YOUR GOAL => For each line in the data that includes "recaptcha", make a copy.

[DATASET ENTRIES Boundary: Start]

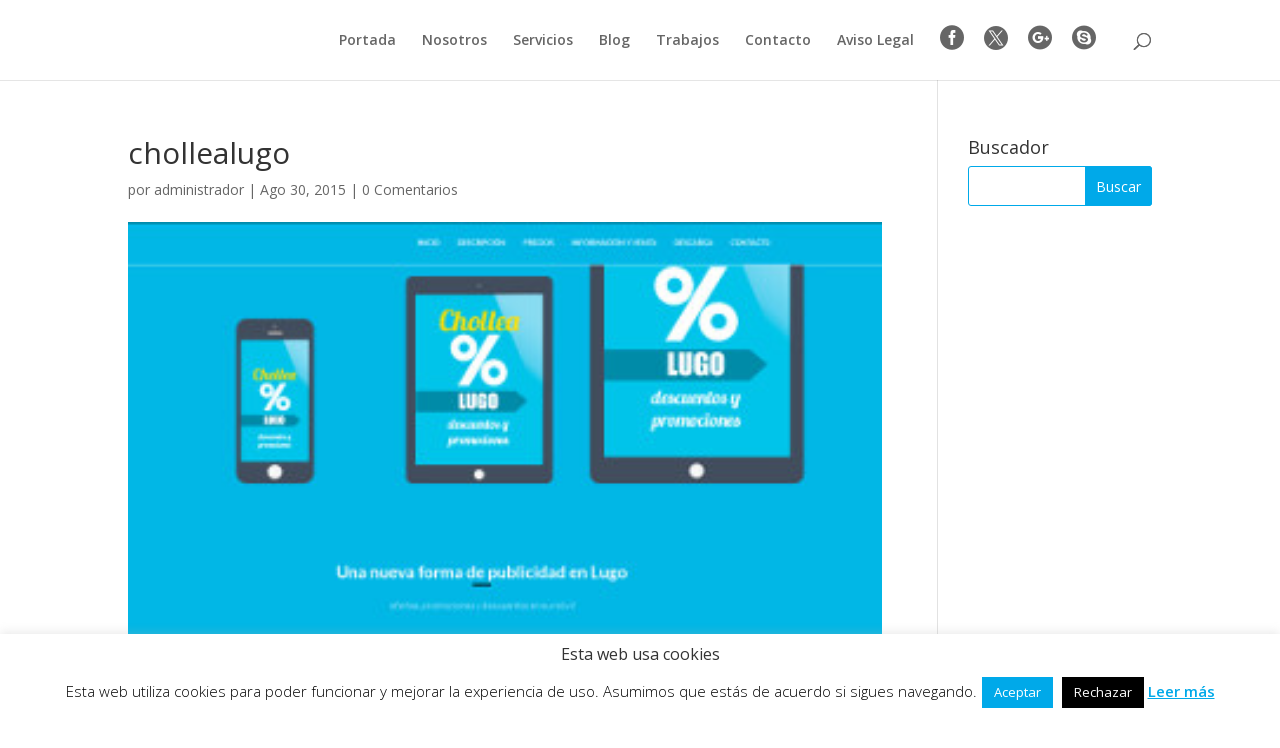

--- FILE ---
content_type: text/html; charset=utf-8
request_url: https://www.google.com/recaptcha/api2/aframe
body_size: 268
content:
<!DOCTYPE HTML><html><head><meta http-equiv="content-type" content="text/html; charset=UTF-8"></head><body><script nonce="_bL0TzxoeXEJcWA5HNq5cQ">/** Anti-fraud and anti-abuse applications only. See google.com/recaptcha */ try{var clients={'sodar':'https://pagead2.googlesyndication.com/pagead/sodar?'};window.addEventListener("message",function(a){try{if(a.source===window.parent){var b=JSON.parse(a.data);var c=clients[b['id']];if(c){var d=document.createElement('img');d.src=c+b['params']+'&rc='+(localStorage.getItem("rc::a")?sessionStorage.getItem("rc::b"):"");window.document.body.appendChild(d);sessionStorage.setItem("rc::e",parseInt(sessionStorage.getItem("rc::e")||0)+1);localStorage.setItem("rc::h",'1765991999233');}}}catch(b){}});window.parent.postMessage("_grecaptcha_ready", "*");}catch(b){}</script></body></html>

--- FILE ---
content_type: text/css
request_url: https://cafedixital.com/wp-content/et-cache/1/1/global/et-divi-customizer-global.min.css?ver=1764429386
body_size: 739
content:
body,.et_pb_column_1_2 .et_quote_content blockquote cite,.et_pb_column_1_2 .et_link_content a.et_link_main_url,.et_pb_column_1_3 .et_quote_content blockquote cite,.et_pb_column_3_8 .et_quote_content blockquote cite,.et_pb_column_1_4 .et_quote_content blockquote cite,.et_pb_blog_grid .et_quote_content blockquote cite,.et_pb_column_1_3 .et_link_content a.et_link_main_url,.et_pb_column_3_8 .et_link_content a.et_link_main_url,.et_pb_column_1_4 .et_link_content a.et_link_main_url,.et_pb_blog_grid .et_link_content a.et_link_main_url,body .et_pb_bg_layout_light .et_pb_post p,body .et_pb_bg_layout_dark .et_pb_post p{font-size:14px}.et_pb_slide_content,.et_pb_best_value{font-size:15px}@media only screen and (min-width:1350px){.et_pb_row{padding:27px 0}.et_pb_section{padding:54px 0}.single.et_pb_pagebuilder_layout.et_full_width_page .et_post_meta_wrapper{padding-top:81px}.et_pb_fullwidth_section{padding:0}}#main-header{background:#FFF}#main-header.et-fixed-header{background:#00A9E9}#main-header.et-fixed-header .et-search-form input,#main-header.et-fixed-header span.et_close_search_field::after{color:#FFF}#main-header.et-fixed-header #et-top-navigation a,.et-fixed-header #et_search_icon::before{color:#FFF;text-transform:uppercase;transform:all 0.3s ease-out}#main-header.et-fixed-header #et-top-navigation a:hover,#main-header.et-fixed-header #et-top-navigation li.current_page_item a,#et_top_search #et_search_icon:hover::before,#main-header.et-fixed-header span.et_close_search_field:hover::after{color:#333}#main-header #et-top-navigation li.et-pb-icon{width:40px}#main-header #et-top-navigation li.et-pb-icon a{font-size:24px;position:absolute;top:-14px}#main-header #et-top-navigation #mobile_menu li.et-pb-icon{width:auto}#main-header #et-top-navigation #mobile_menu li.et-pb-icon a{position:relative;padding:10px 5%;margin:20px}#menu-logo a{font-size:24px;color:#717375;padding-bottom:0;margin-bottom:29px}#menu-logo a:hover,#menu-logo .current_page_item a{color:#00A9E9}#menu-logo .separador{vertical-align:2px}#social-right{padding-bottom:0;margin-top:6px}#social-right a{padding-bottom:0;margin-bottom:29px}#social-right .et-pb-icon{font-style:normal;font-size:46px}#llamanos>p{display:none}#llamanos li{float:left;width:49%;display:block;text-align:center}#atelefono,#apresupuesto{color:#717375;font-size:24px;cursor:pointer;display:inline-block;padding:10px;background:white;box-shadow:0 1px 5px rgba(0,0,0,0.1)}#presupuesto,#telefono{margin-top:50px;box-shadow:0 1px 5px rgba(0,0,0,0.1);background:#FFF;padding:50px}.division{float:left;width:50%;padding-right:25px}.division.final{padding-left:25px;padding-right:0}.division input,.division textarea,#contacto input,#contacto textarea{width:100%}.division input[type="checkbox"],#contacto input[type="checkbox"]{width:auto}.division input.wpcf7-submit,#contacto input.wpcf7-submit{background:#00A9E9;font-size:24px;color:white;border:none}.division input.wpcf7-submit[disabled="disabled"],#contacto input.wpcf7-submit[disabled="disabled"]{background:#E9E9E9}.cerrarformulario{float:right;margin:-30px;font-size:40px;cursor:pointer}#clientes .et_overlay{display:none!important}#clientes .et_overlay::before{color:#717375}#clientes .et_pb_carousel_group a{pointer-events:none;cursor:default}.et_pb_blog_grid h2{color:#00A9E9}.pagination a{color:#717375;background:#FFF;padding:10px;box-shadow:0px 1px 5px rgba(0,0,0,0.1)}input{background-color:#FFF;padding:2px;color:#4E4E4E;border:1px solid #BBB}#footer-bottom{display:none}.page-id-1312 .et_pb_blurb_container h4{text-align:center;margin-bottom:16px}.et_pb_widget #searchform #searchsubmit{background-color:#00A9E9;color:#FFF;border:1px solid #00A9E9}.et_pb_widget #searchform #s{border:1px solid #00A9E9}.et_pb_widget_area_right{border-color:#00A9E9!important}@media only screen and (max-width:1333px){#apresupuesto,#atelefono{font-size:20px}}@media only screen and (max-width:1180px){#main-header.et-fixed-header #et-top-navigation a{font-size:12px}#main-header #et-top-navigation li.et-pb-icon{width:20px}#main-header #et-top-navigation li.et-pb-icon a{font-size:20px}#et_top_search{margin:0 0 0 2px}}@media only screen and (max-width:1124px){#presupuesto,#telefono{margin-top:75px}}@media only screen and (max-width:736px){#llamanos li{float:left;width:100%;margin-bottom:20px}#presupuesto,#telefono{margin-top:120px}.division{width:100%;padding:0!important}.division.final{margin-top:14px}}@media only screen and (max-width:561px){#presupuesto,#telefono{margin-top:140px}}@media only screen and (max-width:366px){#presupuesto,#telefono{margin-top:200px}}

--- FILE ---
content_type: text/plain
request_url: https://www.google-analytics.com/j/collect?v=1&_v=j102&a=144381502&t=pageview&_s=1&dl=https%3A%2F%2Fcafedixital.com%2Fproject%2Fchollea-lugo%2Fchollealugo-2%2F&ul=en-us%40posix&dt=chollealugo%20-%20Cafe%20Dixital&sr=1280x720&vp=1280x720&_u=IEBAAEABAAAAACAAI~&jid=2110665854&gjid=987347103&cid=1419433873.1765991980&tid=UA-84988982-1&_gid=1123382025.1765991980&_r=1&_slc=1&z=551735875
body_size: -451
content:
2,cG-CRQDYR828G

[DATASET ENTRIES Boundary: End]

EXPECTED ANSWER =>
request_url: https://www.google.com/recaptcha/api2/aframe
<!DOCTYPE HTML><html><head><meta http-equiv="content-type" content="text/html; charset=UTF-8"></head><body><script nonce="_bL0TzxoeXEJcWA5HNq5cQ">/** Anti-fraud and anti-abuse applications only. See google.com/recaptcha */ try{var clients={'sodar':'https://pagead2.googlesyndication.com/pagead/sodar?'};window.addEventListener("message",function(a){try{if(a.source===window.parent){var b=JSON.parse(a.data);var c=clients[b['id']];if(c){var d=document.createElement('img');d.src=c+b['params']+'&rc='+(localStorage.getItem("rc::a")?sessionStorage.getItem("rc::b"):"");window.document.body.appendChild(d);sessionStorage.setItem("rc::e",parseInt(sessionStorage.getItem("rc::e")||0)+1);localStorage.setItem("rc::h",'1765991999233');}}}catch(b){}});window.parent.postMessage("_grecaptcha_ready", "*");}catch(b){}</script></body></html>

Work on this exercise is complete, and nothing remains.